How is M-CM Diagnosed?

While a genetic marker for M-CM has been recently identified, diagnosis can be made based characteristics seen in an individual.  Four different diagnostic criteria have been proposed to diagnose M-CM and are described below.  The first two criteria were developed prior to the name change to M-CM and refer to cutis marmorata or cutis marmorata telangiectatica congenita as key features of the condition.

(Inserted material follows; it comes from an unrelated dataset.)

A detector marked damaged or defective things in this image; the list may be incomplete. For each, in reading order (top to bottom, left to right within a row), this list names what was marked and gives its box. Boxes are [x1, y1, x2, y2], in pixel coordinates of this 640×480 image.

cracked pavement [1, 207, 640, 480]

Even with use of clinical diagnostic criteria, an individual’s entire clinical picture must be considered.  Providers with personal expertise in evaluating those with M-CM and who have familiarity with the variability of the clinical diagnosis are poised to have greater success in making an accurate diagnosis.

Robertson Criteria

The first author to propose diagnostic criteria for M-CM was Robertson et al. in 2000.  This criteria suggested that a diagnosis of M-CM could be made in an individual if they had congenital macrocephaly AND CMTC with at least FOUR of the following features:

  • Newborn hypotonia
  • Developmental delay
  • Connective tissue defect (joint laxity, soft skin)
  • Frontal bossing
  • Midline facial nevus flammeus (capillary malformation)
  • Toe syndactyly
  • Segmental overgrowth (hemihyperplasia)
  • Hydrocephalus

Franceschini Criteria

Shortly after the Robertson criteria were published, Franceschini et al. reported two cases of M-CM in whom the characteristic vascular changes of the skin faded over time.  This was the first paper to clearly make this observation.  Franceschini felt that the presence or absence of CMTC/capillary malformation was not necessarily required to make a confident diagnosis since in some affected individuals, this finding was age-dependent and might resolve with time.  Therefore, Franceeschini’s criteria stipulated that a diagnosis of M-CM should be considered in an individual who has macrocephaly AND at least TWO of the following features:

  • Overgrowth
  • CMTC
  • Angiomata
  • Polydactyly/syndactyly
  • Facial and limb asymmetry

Wright Criteria

The third criteria presented by Wright et al. in 2009 presented a modification of the two aforementioned criteria and basically combined aspects of both into a new proposed method of diagnosing M-CM.  These authors retained the combination of macrocephaly AND capillary malformation(s) occurring anywhere on the body as mandatory features with the required presence of a specific number of minor features similar to those proposed by Robertson.  However, Wright’s criteria are less restrictive than those of Robertson and they state an individual must have at least TWO of the following in addition to the previously mentioned mandatory features:

  • Growth asymmetry
  • Developmental delay
  • Midline facial capillary malformation
  • Neonatal hypotonia
  • Syndacytyly/polydactyly
  • Frontal bossing
  • Joint hypermobility/hyperelastic skin
  • Hydrocephalus

Martinez-Glez Criteria

A fourth diagnostic criteria was proposed in 2010 by Martinez-Glez et al. and suggests the presence of at least 3 major and two minor criteria.  This criteria takes into account the fact that abnormalities on neuroimaging are extremely common in M-CM and represent a recognizable pattern of abnormalities:

Major (at least 3)

Minor (at least 2)

  • Macrocephaly 
  • capillary malformation(s) 
  • Overgrowth/asymmetry 
  • Neuroimaging alterations
    • Ventriculomegaly
    • Cavum septum pellucidum or cavum septum vergae
    • Frontal bossing
    • Cerebellar tonsillar herniation
    • Cerebral and or cerebellar asymmetry
  • Developmental delay
  • Midline capillary malformation
  • Neonatal hypotonia
  • Syndactyly/polydactyly
  • Connective tissue abnormalities
  • Frontal bossing
  • Hydrocephalus

Unlike the three prior proposed criteria, the paper published by Martinez-Glez et al. is unique in that the authors attempted to test their criteria against previously reported cases to demonstrate its ability to make an accurate clinical diagnosis of M-CM.  The authors were able to diagnose 94% of 136 previously reported cases of M-CM using their criteria.  This suggests that to date, it may be the best set of clinical criteria available to aid in the diagnosis of M-CM.